The onset of The Great Depression halted hotel growth in the 1930s, and it was sold again. In 1939, owner Thomas Hull replaced the original house with a modern building, added the site’s first swimming pool and built the bungalow clusters that help set the property apart. Though the main building was updated again in 1959, Miramar’s signature stand-alone bungalows retain plenty of their nostalgic ‘30s-era charm, representative of a hotel style that’s emerged out of California weather and Angeleno culture of privacy, particularly during the age of COVID.
“Even as a hotelier, the Beverly Hills Hotel or the Hotel Bel-Air are the two I think of that have this unique bungalow option,” Jagger says. “But the Miramar bungalows range anywhere from 350 to 2500 square feet. I think the mindset shifted: People now feel safer, because of Covid, entering hotel rooms from the outdoors. And the landscaped environment is important; it adds a sense of security as well.” With these 31 garden bungalows, the Palisades wing, and the ten-story Ocean Tower, the Fairmont property actually includes three different room types. Dealer’s choice between what their website describes as “private 1930s garden bungalows,” the “historic residential Palisades wing” and of course, an “immaculately restored 1950s ocean-facing tower.”
Jagger explains that each of these three options has a different aesthetic, and serves a different purpose, so guests of all backgrounds can select the option that suits them best. “We’ve designed the bungalows to really have that beach aesthetic in mind, unlike the tower, which is more mid-century modern,” he says. “We designed the interiors based on when it was built. And then the Palisades building is really much more New York loft style.” After a sea of different owners, in 1999 the hotel was purchased by Maritz, Wolff & Co., which conducted a $16 million renovation and brought in Fairmont Hotels & Resorts to manage the grounds. The Fairmont was sold once more, in 2006, to MSD Capital LLP, which began investing heavily in the hotel’s food and beverage offerings.
Under their stewardship, the room options aren’t the only place where the modern Miramar shows its range. The daytime-bar into nighttime-club, Bungalow, which opened in 2012, has become a staple for day-drinking and nightlife on the west side. The property’s in-house restaurant, Fig, serves up impeccable menus at all hours, and a newly opened coffee house, affectionately called Dogtown Coffee, is so popular that not just hotel guests but neighborhood patrons are constantly zipping in and out to get their buzz on. Additionally, a brand new sushi bar, Soko Sushi, is gaining a reputation as a small but mighty new presence serving traditional, elegant rolls and sashimi in the hotel’s lobby.
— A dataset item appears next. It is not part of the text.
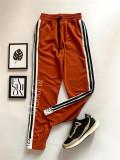Cumpara ieftin Pantaloni dama casual portocalii tip jogger cu dungi laterale negre si imprimeu YES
While none of these options were part of the hotel’s early history, the robust F&B offerings are part of its future, especially as the expectations for hotel dining are higher than ever. But the Miramar is raising the bar too; their latest offering is a late-night, elevated lobby lounge bar called Georgina’s, a nod to the rose-loving owner who started it all. Slated to open this fall, the newest addition will feature snacks and cocktails with an ocean view, an arrangement that will be in style for the next hundred years, too.
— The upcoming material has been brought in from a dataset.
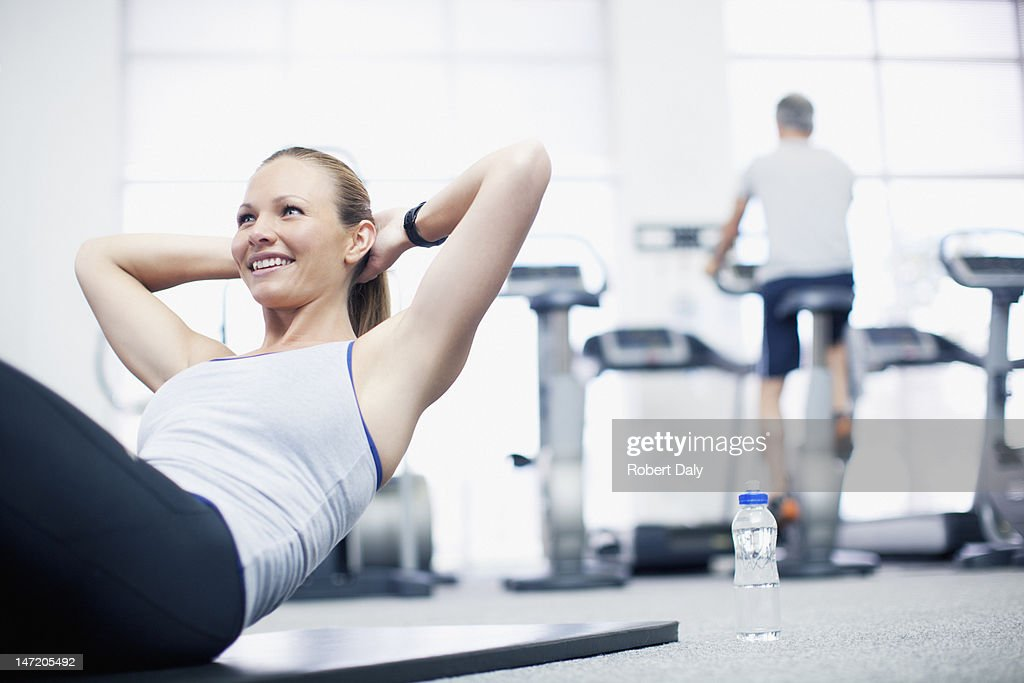 Smiling woman doing sit-ups in gymnasium : Stock Photo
Given the property’s legacy as a cornerstone of hospitality in Santa Monica, Jagger reflects that a lot of the appeal is the full circle, cyclical nature of the hotel and the guests who return. “A lot of it is that it’s multigenerational,” he says. “A lot of people come here who probably got married here 50 years ago, or 40 years ago. So their kids come through, and they have their big celebrations here. For a lot of people who come through, there’s a massive amount of love for this place.”